▶ Information given:
━━━━━━━━━━━━━━━━

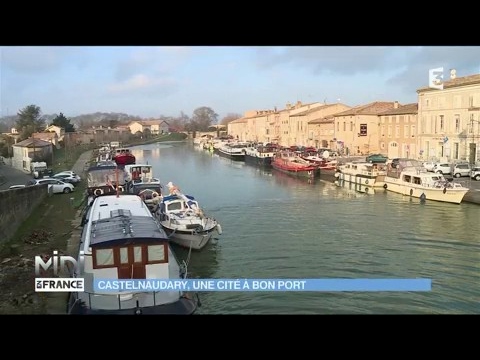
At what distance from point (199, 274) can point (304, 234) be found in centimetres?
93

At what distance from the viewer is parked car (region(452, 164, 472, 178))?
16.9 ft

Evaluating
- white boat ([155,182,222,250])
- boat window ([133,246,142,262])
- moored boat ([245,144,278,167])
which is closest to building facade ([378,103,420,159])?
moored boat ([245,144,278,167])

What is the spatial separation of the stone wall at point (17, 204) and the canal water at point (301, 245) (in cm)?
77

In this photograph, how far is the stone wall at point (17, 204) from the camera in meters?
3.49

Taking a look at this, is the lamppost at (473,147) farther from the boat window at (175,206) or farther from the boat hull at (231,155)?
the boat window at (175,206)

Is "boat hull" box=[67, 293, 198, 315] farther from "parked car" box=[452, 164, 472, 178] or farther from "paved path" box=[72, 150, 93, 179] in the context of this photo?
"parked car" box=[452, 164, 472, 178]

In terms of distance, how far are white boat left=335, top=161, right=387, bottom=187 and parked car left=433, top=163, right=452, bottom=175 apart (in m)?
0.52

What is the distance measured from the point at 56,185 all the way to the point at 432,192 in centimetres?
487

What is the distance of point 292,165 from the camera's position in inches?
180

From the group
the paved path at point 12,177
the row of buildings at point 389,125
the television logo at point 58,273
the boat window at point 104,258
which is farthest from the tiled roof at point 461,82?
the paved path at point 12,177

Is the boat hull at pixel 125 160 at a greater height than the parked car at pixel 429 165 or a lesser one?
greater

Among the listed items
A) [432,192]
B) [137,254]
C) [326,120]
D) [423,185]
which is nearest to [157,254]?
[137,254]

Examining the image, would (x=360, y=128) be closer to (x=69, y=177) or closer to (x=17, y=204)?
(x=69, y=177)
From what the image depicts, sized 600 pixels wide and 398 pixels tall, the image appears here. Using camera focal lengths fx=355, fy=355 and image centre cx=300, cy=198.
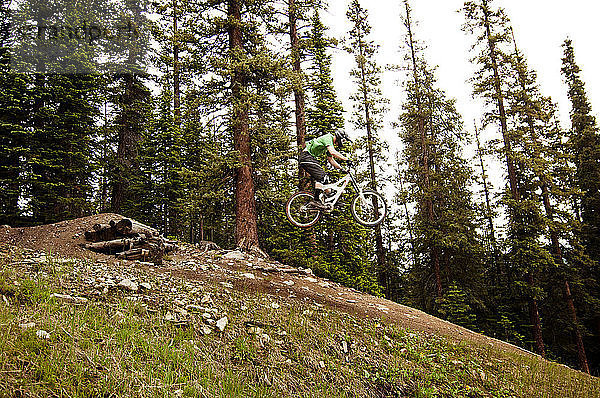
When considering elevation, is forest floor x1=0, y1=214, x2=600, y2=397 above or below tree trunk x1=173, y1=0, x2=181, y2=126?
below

━━━━━━━━━━━━━━━━

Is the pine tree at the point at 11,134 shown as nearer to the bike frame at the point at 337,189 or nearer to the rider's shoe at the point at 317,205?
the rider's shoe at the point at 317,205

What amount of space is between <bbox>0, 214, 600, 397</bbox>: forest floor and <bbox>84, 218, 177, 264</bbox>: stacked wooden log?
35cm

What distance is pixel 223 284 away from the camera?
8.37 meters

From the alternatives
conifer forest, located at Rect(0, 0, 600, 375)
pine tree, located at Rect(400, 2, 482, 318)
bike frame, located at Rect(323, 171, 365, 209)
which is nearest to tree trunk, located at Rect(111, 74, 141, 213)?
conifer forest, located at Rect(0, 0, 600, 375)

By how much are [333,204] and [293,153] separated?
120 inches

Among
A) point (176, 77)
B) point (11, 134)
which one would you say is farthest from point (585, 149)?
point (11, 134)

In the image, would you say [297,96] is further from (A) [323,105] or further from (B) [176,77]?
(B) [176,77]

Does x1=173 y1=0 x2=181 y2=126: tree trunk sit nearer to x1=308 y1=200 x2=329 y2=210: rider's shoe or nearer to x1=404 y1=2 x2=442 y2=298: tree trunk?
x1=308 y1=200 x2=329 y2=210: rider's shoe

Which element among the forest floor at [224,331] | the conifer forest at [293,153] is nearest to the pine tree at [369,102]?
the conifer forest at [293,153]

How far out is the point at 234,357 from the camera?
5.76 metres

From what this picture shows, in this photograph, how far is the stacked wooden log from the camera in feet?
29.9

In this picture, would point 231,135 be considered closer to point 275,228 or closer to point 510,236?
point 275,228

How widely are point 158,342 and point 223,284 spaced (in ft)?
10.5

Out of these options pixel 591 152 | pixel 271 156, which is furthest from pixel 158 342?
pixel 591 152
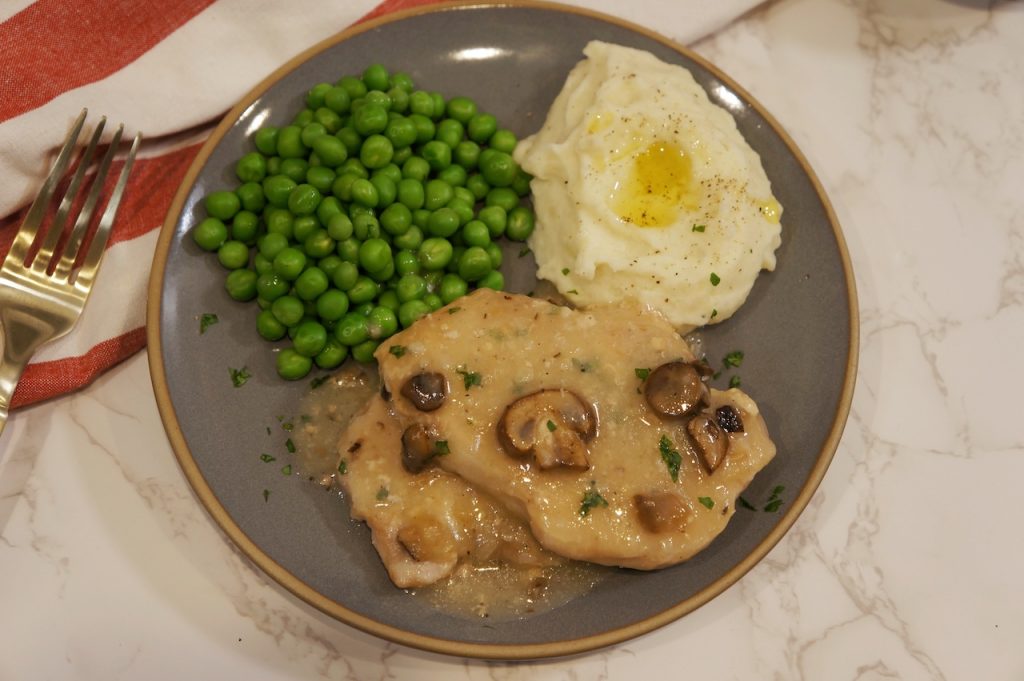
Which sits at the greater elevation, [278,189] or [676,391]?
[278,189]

━━━━━━━━━━━━━━━━

▶ Task objective: Return every line above that contains the word "conifer".

▶ Response to this exercise:
conifer forest, located at Rect(0, 0, 600, 375)
conifer forest, located at Rect(0, 0, 600, 375)
Which element among the forest floor at [224,331] | the conifer forest at [293,153] is nearest to the pine tree at [369,102]?
the conifer forest at [293,153]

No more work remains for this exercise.